Od dłuższego czasu marzyło mi się stworzenie własnej Trasy Bosej Stopy (Barfußweg). Od lat spędzamy tydzień wakacji w Alpach, a tam takie ścieżki są bardzo popularne.
Jak to z moimi projektami czasem bywa – od rysunków do wykonania minęły z dwa lata.
Najpierw była inspiracja – widok moich Córek próbujących załadować pełen plecak kamieni z wycieczki. Na szczęście usłyszałam ich radosne śmiechy i powstrzymałam ten proceder 🙂
Potem było kombinowanie, gdzie by taką trasę przygotować, następnie rysunki, mierzenie, analizowanie jakich materiałów użyć, aż w końcu po dwóch latach dotarłam do Castoramy na zakupy 😀
Trasę wytyczyłam w naszym małym ogródku, dookoła piaskownicy. Zaplanowałam ją na planie litery L z siedmioma “okienkami”. Ramę postanowiłam przygotować z kantówek o przekroju kwadratowym skręconych płaskownikami, a od spodu całość podbić agrotkaniną.
Na pierwszy ogień poszło cięcie kantówek. Tym zajął się mąż, ja tylko pozaznaczałam miejsca cięcia. Wszystko dokładnie i zgodnie z projektem narysowanym i wyliczonym rok wcześniej – cóż mogło pójść nie tak? 🙂
Przy testowym złożeniu okazało się , że dwa skrajne kawałki nie pasują – każdy o centymetr za krótki 😀 Dlaczego?
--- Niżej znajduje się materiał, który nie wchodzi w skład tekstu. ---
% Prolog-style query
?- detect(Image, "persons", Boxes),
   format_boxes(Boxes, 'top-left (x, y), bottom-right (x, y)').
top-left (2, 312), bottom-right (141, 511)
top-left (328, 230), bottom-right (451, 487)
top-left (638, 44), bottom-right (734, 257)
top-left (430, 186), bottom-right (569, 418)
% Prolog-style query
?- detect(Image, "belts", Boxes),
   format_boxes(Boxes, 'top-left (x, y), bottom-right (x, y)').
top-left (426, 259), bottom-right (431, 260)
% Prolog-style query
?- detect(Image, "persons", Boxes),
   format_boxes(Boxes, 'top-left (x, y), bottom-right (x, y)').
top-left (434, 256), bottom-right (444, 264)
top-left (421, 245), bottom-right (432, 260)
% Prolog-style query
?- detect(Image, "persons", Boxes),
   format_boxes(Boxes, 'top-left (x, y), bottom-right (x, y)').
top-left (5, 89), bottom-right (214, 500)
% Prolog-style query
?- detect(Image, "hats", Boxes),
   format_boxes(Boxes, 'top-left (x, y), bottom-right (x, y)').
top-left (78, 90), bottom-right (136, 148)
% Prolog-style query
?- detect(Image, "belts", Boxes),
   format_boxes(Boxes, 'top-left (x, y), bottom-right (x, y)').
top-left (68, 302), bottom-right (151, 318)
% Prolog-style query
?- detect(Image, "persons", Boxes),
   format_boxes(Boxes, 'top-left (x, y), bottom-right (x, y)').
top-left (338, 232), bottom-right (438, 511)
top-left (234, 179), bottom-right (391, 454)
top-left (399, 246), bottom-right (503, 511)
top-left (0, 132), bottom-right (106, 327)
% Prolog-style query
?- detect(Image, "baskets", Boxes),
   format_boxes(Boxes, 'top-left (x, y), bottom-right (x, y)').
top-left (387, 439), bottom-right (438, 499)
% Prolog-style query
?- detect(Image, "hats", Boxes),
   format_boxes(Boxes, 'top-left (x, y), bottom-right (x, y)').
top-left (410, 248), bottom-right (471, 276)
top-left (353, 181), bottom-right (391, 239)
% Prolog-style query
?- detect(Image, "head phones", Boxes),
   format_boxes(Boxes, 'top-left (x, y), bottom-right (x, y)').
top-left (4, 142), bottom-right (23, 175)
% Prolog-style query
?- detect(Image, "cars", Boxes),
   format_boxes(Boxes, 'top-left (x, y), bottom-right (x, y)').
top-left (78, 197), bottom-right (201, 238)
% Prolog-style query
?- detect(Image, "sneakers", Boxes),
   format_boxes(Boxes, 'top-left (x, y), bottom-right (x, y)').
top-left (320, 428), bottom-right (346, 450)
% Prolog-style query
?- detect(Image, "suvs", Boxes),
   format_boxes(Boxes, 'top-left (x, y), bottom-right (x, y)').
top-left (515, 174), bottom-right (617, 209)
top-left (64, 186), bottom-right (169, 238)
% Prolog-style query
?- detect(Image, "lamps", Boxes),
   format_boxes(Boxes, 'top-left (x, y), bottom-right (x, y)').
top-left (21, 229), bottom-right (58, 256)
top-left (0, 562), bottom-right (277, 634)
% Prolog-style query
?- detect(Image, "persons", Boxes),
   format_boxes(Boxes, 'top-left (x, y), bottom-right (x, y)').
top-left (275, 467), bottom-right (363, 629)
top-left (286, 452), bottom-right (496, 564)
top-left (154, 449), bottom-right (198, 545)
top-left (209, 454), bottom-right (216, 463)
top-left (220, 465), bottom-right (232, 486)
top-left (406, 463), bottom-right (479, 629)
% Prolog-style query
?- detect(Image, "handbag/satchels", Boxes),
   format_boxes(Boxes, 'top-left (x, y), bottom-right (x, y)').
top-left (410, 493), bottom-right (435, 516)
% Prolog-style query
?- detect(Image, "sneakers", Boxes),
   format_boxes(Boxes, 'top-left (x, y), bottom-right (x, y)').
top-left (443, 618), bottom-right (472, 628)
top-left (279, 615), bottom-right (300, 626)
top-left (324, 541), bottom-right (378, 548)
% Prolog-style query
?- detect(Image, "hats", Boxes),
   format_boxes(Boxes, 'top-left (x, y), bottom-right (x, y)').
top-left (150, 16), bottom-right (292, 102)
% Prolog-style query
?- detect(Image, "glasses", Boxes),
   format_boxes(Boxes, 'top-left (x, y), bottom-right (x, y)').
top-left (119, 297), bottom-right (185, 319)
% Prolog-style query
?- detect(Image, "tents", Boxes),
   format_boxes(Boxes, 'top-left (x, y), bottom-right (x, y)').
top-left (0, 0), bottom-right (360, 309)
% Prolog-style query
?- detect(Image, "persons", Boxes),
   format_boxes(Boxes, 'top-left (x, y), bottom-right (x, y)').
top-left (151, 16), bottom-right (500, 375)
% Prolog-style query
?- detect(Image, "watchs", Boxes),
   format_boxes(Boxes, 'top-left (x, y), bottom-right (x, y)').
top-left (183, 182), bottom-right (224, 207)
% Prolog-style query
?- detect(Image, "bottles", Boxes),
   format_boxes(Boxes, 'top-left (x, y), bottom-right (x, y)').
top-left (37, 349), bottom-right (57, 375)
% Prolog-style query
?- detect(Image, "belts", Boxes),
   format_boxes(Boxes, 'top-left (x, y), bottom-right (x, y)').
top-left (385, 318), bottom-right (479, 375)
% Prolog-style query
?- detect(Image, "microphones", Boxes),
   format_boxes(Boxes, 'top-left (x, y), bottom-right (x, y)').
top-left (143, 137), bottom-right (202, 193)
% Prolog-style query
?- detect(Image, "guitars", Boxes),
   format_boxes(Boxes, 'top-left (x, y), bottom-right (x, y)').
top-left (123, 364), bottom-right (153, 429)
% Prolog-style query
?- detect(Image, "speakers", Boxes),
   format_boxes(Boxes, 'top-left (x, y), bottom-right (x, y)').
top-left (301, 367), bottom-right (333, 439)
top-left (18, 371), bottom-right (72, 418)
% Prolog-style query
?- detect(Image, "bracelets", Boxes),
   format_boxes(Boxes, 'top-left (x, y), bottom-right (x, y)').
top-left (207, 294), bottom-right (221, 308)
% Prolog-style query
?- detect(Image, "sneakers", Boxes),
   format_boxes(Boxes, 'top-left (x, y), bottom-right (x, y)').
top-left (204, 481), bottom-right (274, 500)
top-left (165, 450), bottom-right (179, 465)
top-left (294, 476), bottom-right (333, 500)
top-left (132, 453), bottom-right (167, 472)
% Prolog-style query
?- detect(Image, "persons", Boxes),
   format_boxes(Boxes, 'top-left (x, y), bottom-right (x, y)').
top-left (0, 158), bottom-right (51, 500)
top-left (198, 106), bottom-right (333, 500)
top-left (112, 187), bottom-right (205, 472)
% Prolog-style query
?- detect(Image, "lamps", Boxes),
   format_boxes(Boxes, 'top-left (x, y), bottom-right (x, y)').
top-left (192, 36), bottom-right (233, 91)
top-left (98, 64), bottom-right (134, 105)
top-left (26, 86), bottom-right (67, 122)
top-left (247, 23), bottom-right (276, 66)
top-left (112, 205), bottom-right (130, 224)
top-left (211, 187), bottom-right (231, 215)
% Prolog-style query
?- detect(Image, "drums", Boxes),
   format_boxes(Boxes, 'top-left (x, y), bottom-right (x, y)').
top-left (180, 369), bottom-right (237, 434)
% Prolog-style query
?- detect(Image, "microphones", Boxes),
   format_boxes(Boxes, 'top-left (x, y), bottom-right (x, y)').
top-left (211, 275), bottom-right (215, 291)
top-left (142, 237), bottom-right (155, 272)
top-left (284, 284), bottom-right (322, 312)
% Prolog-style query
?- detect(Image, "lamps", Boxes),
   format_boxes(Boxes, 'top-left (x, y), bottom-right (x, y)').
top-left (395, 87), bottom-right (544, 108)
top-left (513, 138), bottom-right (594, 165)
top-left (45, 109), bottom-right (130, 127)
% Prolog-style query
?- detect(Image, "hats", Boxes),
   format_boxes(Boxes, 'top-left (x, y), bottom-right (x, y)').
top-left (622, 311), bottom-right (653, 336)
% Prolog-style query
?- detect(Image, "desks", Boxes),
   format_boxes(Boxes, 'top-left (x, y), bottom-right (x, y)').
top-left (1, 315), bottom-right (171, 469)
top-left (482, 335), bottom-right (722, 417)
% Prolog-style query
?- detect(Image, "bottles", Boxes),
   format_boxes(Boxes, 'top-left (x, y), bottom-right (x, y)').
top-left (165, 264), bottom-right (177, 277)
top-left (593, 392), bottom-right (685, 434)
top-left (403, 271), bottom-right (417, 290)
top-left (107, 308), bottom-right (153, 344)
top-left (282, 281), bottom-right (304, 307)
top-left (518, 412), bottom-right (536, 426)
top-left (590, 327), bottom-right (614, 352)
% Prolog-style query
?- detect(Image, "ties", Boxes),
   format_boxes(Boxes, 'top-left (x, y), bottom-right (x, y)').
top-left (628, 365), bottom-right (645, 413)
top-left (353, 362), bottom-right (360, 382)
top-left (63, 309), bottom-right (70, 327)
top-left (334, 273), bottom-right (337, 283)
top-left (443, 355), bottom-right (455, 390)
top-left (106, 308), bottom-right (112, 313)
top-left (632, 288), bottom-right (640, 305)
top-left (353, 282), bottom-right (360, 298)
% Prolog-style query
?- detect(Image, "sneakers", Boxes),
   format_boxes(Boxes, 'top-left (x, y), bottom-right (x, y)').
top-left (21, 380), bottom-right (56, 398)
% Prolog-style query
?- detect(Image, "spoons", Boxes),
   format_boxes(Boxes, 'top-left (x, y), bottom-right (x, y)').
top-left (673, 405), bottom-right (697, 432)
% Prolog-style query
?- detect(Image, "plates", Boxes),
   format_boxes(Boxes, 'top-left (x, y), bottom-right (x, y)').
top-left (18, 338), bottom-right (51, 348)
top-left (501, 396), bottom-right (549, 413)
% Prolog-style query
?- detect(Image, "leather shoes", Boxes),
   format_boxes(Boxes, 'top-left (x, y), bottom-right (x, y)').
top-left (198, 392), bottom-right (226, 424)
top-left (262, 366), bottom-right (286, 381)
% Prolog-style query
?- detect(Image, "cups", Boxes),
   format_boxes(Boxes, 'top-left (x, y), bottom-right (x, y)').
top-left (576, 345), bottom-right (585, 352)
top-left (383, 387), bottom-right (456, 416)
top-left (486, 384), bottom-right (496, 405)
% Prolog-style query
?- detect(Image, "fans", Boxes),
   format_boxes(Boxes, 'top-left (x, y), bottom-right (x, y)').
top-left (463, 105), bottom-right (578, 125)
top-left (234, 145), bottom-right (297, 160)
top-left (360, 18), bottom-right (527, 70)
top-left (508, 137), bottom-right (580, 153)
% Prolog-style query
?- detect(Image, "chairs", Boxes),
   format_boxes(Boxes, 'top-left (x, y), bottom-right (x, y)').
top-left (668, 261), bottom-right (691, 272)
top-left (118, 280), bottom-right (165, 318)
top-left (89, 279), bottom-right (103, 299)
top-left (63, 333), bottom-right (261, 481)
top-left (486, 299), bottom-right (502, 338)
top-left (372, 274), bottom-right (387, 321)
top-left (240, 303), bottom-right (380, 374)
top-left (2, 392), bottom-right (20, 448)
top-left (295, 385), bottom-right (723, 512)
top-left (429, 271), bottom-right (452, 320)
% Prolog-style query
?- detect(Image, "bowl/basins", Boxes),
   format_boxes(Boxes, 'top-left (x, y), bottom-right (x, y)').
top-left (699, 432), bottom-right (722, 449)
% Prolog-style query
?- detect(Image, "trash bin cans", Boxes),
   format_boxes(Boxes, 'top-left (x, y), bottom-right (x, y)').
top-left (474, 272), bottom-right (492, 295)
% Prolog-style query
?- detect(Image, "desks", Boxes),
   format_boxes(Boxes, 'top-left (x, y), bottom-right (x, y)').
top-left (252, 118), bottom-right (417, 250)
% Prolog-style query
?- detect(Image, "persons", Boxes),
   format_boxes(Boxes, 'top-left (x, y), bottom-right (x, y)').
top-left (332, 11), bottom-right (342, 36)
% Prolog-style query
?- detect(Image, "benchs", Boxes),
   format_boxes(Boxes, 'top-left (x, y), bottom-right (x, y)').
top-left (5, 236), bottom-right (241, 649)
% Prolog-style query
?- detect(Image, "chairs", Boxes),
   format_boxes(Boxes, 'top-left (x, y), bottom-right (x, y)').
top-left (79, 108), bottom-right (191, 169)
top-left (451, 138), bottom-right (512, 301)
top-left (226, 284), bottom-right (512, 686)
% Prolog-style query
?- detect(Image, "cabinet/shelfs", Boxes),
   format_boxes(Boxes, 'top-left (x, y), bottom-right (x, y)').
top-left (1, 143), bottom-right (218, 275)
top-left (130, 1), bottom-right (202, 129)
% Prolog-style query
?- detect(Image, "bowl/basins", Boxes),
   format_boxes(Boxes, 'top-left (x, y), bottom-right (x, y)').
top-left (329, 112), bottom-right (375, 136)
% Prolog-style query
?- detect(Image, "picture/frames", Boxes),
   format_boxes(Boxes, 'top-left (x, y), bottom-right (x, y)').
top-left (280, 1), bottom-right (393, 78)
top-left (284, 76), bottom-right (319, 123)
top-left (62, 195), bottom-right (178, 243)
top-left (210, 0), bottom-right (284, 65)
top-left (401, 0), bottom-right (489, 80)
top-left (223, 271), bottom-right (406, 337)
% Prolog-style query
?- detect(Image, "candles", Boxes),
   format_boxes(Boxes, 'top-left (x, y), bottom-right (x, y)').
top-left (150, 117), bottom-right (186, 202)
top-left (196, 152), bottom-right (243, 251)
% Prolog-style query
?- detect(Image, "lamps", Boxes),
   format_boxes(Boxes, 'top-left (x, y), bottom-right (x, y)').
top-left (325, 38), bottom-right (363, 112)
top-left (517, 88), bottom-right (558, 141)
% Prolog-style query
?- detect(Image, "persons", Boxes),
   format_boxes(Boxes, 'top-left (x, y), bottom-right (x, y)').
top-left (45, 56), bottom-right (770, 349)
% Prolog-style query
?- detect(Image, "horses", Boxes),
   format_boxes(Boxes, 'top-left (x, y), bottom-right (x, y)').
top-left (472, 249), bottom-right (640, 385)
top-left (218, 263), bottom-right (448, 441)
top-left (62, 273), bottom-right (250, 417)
Bo projekt liczyłam na kantówki o szerokości 4 cm, a kupiłam 4,5 cm -> stąd był brakujący centymetr. Na szczęście jedną z nich mogłam wykorzystać zamiast drugiej, a na drugą starczyło z “odpadów”.
Potem przyszedł czas na gruntowanie impregnatem i malowanie na kolor teak 🙂 Łącznie wyszło tego trzy warstwy i trooooochę schło. Ale co tam, przecież nikomu się nie spieszyło.
Po chyba tygodniu zabrałam się za podbicie konstrukcji agrotkaniną. Użyłam w tym celu takera – straszne urządzenie, brrr. W międzyczasie rozkopałam teren dookoła piaskownicy, pozbyłam się wszystkich chwastów i wyrównałam ziemię. Na całości wyłożyłam agrotkaninę.
Tam-da-dam, w tym momencie nadeszła chwila na wydobycie konstrukcji z piwnicy i ułożenie w ogródku. Wszystko pasowało 🙂
Uzupełnianie “okienek” zajęło kolejnych parę tygodni (i parę wizyt w sklepach budowlanych) – tak z doskoku te prace robione były.
Finalnie w okienkach znajdują się:
- otoczaki małe polne
- patyki
- wielkie otoczaki Bianco Carrara na kawałku trawy (sztucznej, ale ciiii… 🙂)
- ostre kamienie (takie gryso-podobne)
- kora
- szyszki
- kostka granitowa
Jak się po testach okazało – najgorsze są szyszki 😀 (chyba, że się przyjdzie po deszczu, to są wtedy zamknięte 😉 )
Jako wykończenie dookoła wysypałam grys dolomitowy i postawiliśmy drogowskaz na Trasę Bosej Stopy stylizowany na alpejski znak szlaku.
Oficjalne otwarcie ze wstążką odbyło się w urodziny Młodszej 🙂
I’m so proud ?
Jako anegdota dla potomności – mała opowieść o otoczakach Bianco Carrara. Po ostatnim wyjeździe w Dolomity, zamarzyły mi się do trasy duże białe otoczaki – takie jak dłoń. Znalazłam na allegro aukcję z otoczakami Bianco Carrara we frakcji 60-100. Spytałam sprzedawcę ile sztuk wejdzie na kilogram (żeby sobie dobrać liczbę “sztuk” kilogramów w zamówieniu). Dostałam odpowiedź, że 2-3 szt. maksymalnie. Ok. Więc zamówiłam 4 kg, z dopiskiem, że jeżeli jest możliwość wyboru to proszę o jak największe (zakładałam, że wtedy dostanę tak bliżej 7-8 sztuk, niż 12 🙂 ).
Paczka przyszła, w domu ją otworzyłam i się uśmiałam do łez. Moja prośba została wysłuchana – w paczce były 4(!) kamienie, każdy ważył ponad kilogram – były piękne i ogromne – idealne do trasy.